TSMC's apparent slowdown in percentage growth is largely a scale effect—quarterly revenue now tops $30 billion so each 10% gain equals more than $3 billion—and analysts still expect mid‑teens to 20%+ growth into 2026. The real bottleneck is advanced packaging (CoWoS, 3DFabric), not wafers: premium packaging lines are effectively fully booked through 2025 and into 2026, which raises utilization, margins and quiet pricing power for TSMC. Third‑party packagers such as Powertech and ASE are absorbing overflow today while Intel is investing in packaging but lacks the seamless integration for TSMC‑based chips at hyperscale; TSMC is expanding advanced packaging capacity beside its Taiwan fabs and building facilities in Arizona (and potentially Japan) to internalize the bottleneck. The net implication for investors is this is an AI “traffic jam,” not fading demand—TSMC (≈70% foundry share) sits at the center of where value concentrates and stands to capture the next leg of AI-driven growth as packaging capacity scales.

Analysis

TSMC's apparent slowdown in percentage growth reflects a scale effect rather than weakening AI demand: quarterly revenue now exceeds $30 billion so each 10% increment equals more than $3 billion, and analysts still forecast mid‑teens to 20%+ growth into 2026, implying demand continues to outpace supply.

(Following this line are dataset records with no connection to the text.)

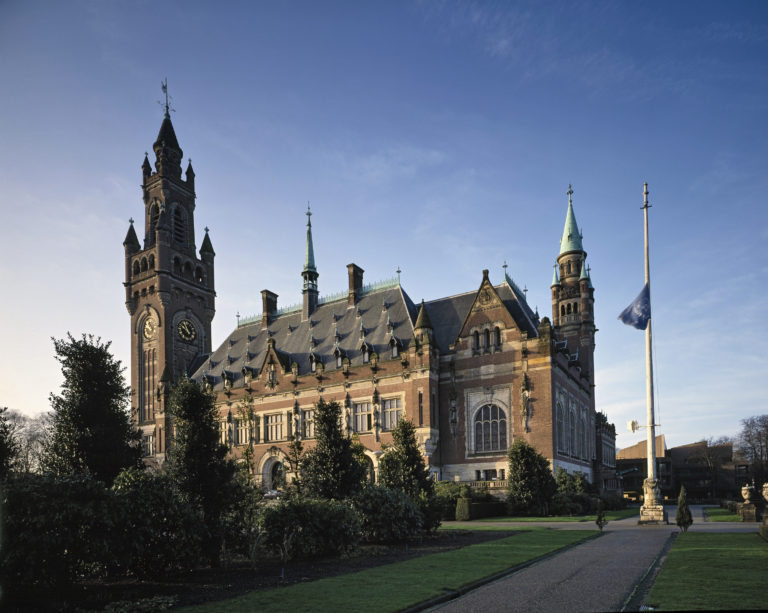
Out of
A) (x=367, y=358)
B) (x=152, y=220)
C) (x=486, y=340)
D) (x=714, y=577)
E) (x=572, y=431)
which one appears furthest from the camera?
(x=152, y=220)

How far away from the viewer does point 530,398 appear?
48000 mm

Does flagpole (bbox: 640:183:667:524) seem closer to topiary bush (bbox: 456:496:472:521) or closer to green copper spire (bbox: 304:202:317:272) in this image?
→ topiary bush (bbox: 456:496:472:521)

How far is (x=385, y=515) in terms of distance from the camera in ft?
81.9

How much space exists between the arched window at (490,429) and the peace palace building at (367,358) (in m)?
0.10

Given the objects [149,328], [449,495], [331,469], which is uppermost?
[149,328]

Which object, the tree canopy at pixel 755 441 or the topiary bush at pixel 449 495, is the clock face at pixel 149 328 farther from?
the tree canopy at pixel 755 441

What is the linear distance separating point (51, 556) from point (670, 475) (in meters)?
116

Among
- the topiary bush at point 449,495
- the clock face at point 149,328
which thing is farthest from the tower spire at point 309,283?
the topiary bush at point 449,495

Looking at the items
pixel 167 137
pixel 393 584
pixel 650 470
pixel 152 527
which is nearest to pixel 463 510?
pixel 650 470

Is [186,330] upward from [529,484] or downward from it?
upward

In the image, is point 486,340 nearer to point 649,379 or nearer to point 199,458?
point 649,379

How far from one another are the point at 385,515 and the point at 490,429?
26.6m

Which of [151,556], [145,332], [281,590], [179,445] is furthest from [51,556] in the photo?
Result: [145,332]

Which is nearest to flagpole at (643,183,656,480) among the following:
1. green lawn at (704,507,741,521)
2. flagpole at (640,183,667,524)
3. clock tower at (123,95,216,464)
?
flagpole at (640,183,667,524)
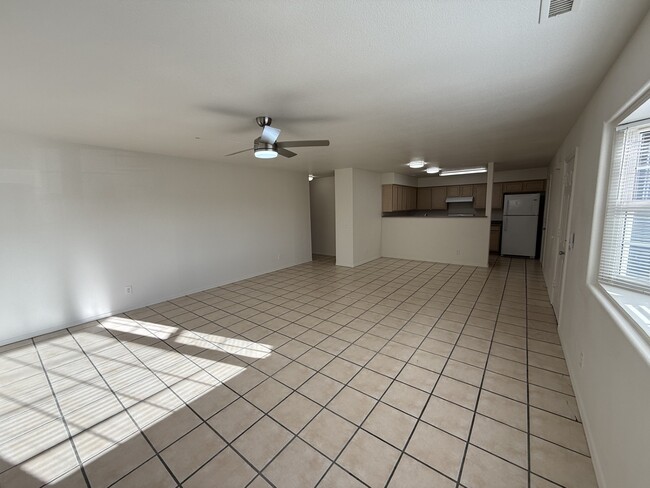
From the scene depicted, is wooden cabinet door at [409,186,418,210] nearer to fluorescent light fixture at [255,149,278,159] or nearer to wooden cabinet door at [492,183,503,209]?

The concrete constraint is advanced packaging, not wafers; CoWoS and 3DFabric throughput is effectively fully booked through 2025 and largely allocated into 2026, creating a system-level shortage that masks underlying revenue momentum. Advanced packaging commands higher margins and confers quiet pricing power for TSMC because customers prioritize turnaround and capacity, which raises utilization and value capture in TSMC's most profitable backend lines. Scarcity at the packaging stage pushes designers to tier‑two suppliers, but also strengthens TSMC's economics as premium steps shift the revenue mix toward higher-margin work. Powertech and ASE are positioned to absorb overflow demand today, while Intel is investing in packaging but lacks seamless integration with TSMC wafer workflows and will take years to prove hyperscale reliability. TSMC is expanding CoWoS/3DFabric in Taiwan, adding advanced packaging beside Arizona fabs and exploring Japan, which supports the view that this is an "AI traffic jam" not a demand decline and that TSMC (roughly 70% foundry share) is positioned to capture the next leg of AI-driven growth as capacity scales.